____ EXTRACTED MATERIAL

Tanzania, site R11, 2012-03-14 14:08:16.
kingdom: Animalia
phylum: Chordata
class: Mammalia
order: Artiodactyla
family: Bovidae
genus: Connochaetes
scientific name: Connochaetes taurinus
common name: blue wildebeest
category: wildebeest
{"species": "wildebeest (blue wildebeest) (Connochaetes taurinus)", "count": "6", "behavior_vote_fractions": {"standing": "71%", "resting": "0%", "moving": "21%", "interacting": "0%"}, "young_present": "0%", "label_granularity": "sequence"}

________
____ EXTRACTED MATERIAL

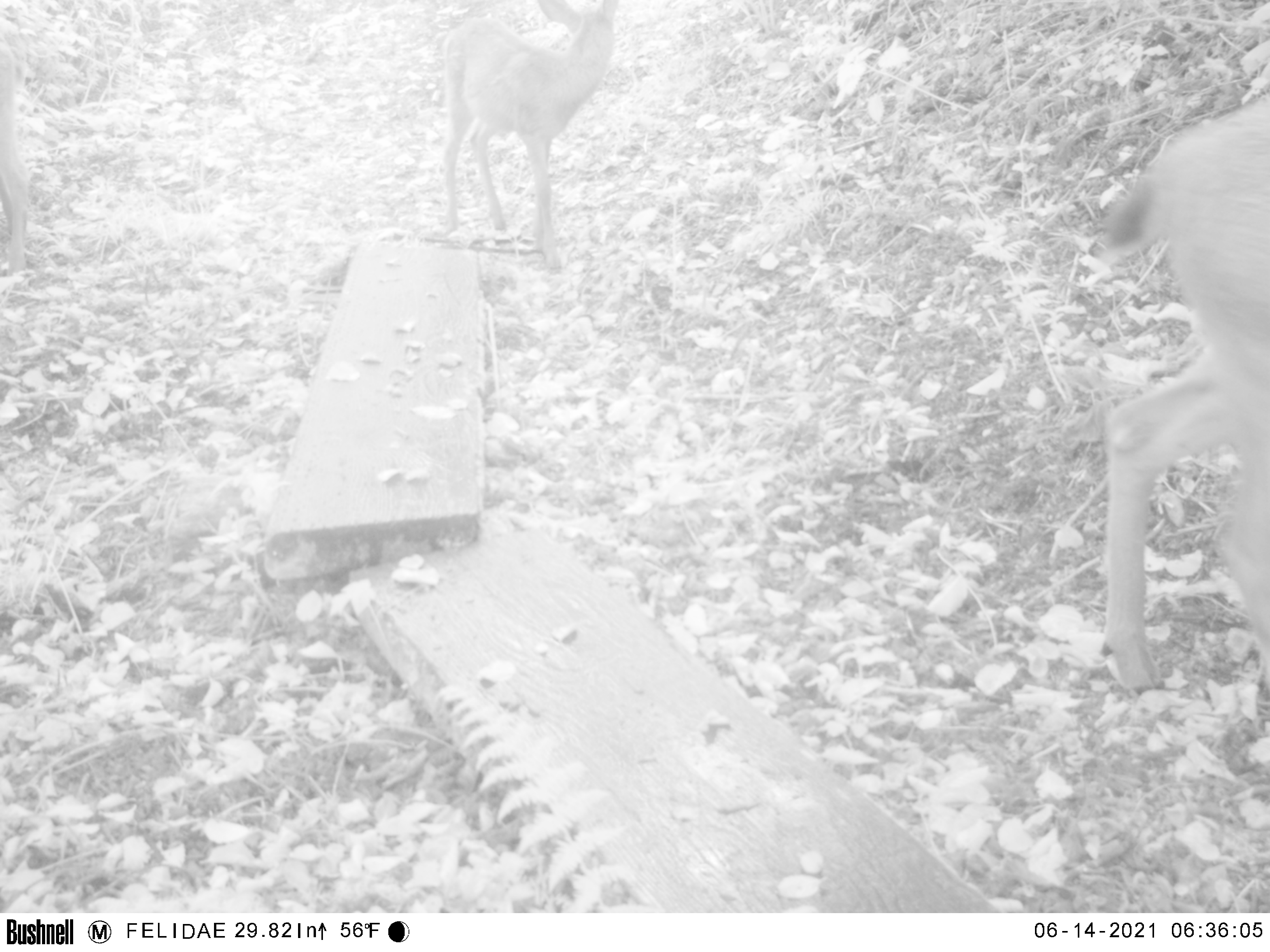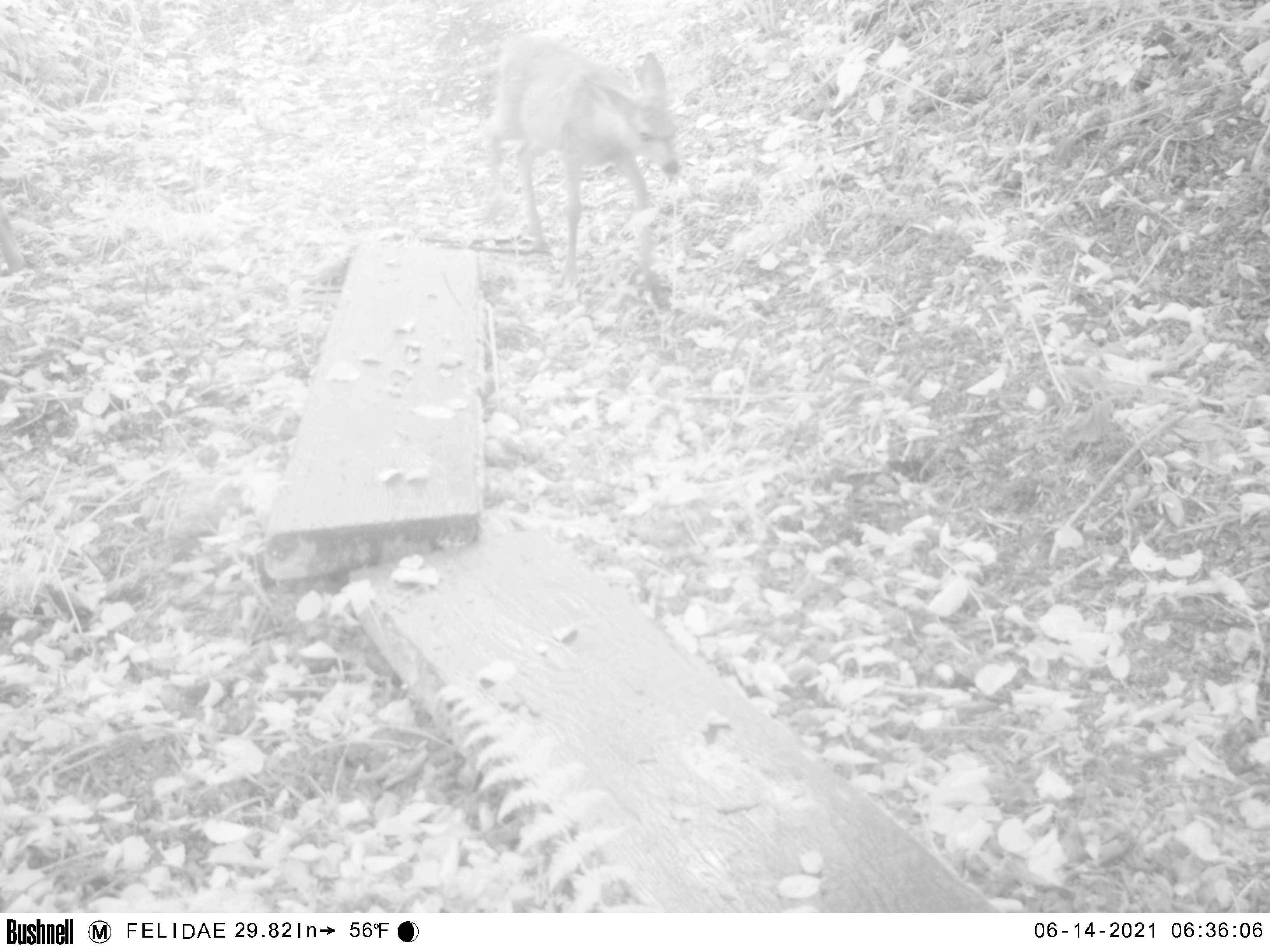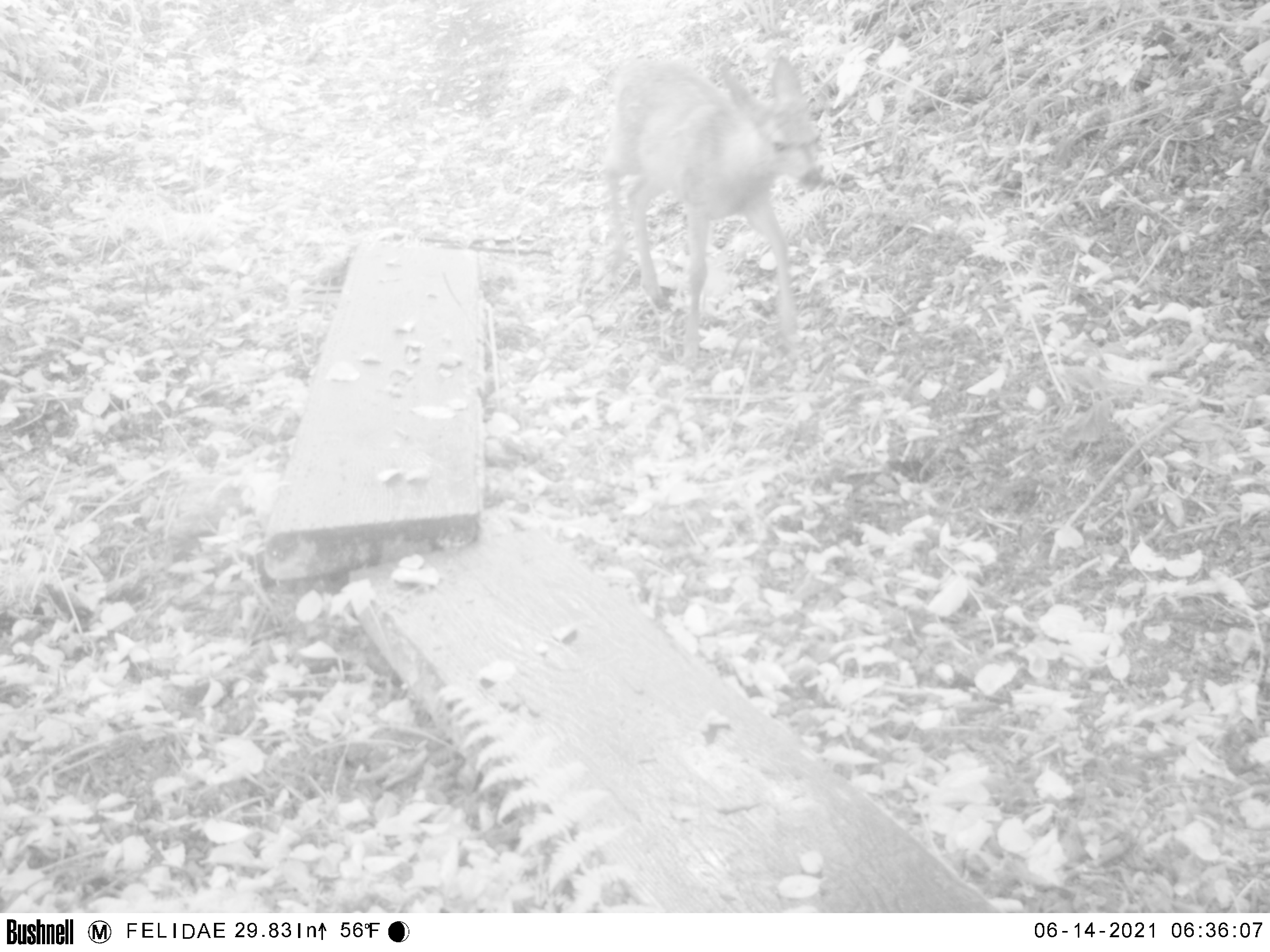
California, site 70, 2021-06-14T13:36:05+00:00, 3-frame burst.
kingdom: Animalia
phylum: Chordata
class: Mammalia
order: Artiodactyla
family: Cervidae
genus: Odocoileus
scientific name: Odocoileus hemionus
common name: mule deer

________
____ EXTRACTED MATERIAL

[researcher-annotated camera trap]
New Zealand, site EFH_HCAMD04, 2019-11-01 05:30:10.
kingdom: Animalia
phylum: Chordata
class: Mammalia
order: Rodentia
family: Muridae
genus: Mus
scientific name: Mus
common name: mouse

________

### EXERCISE BRIEF:
Copy each line holding the word "common" from the listing above.

### TASK RESULT:
common name: blue wildebeest
common name: mule deer
common name: mouse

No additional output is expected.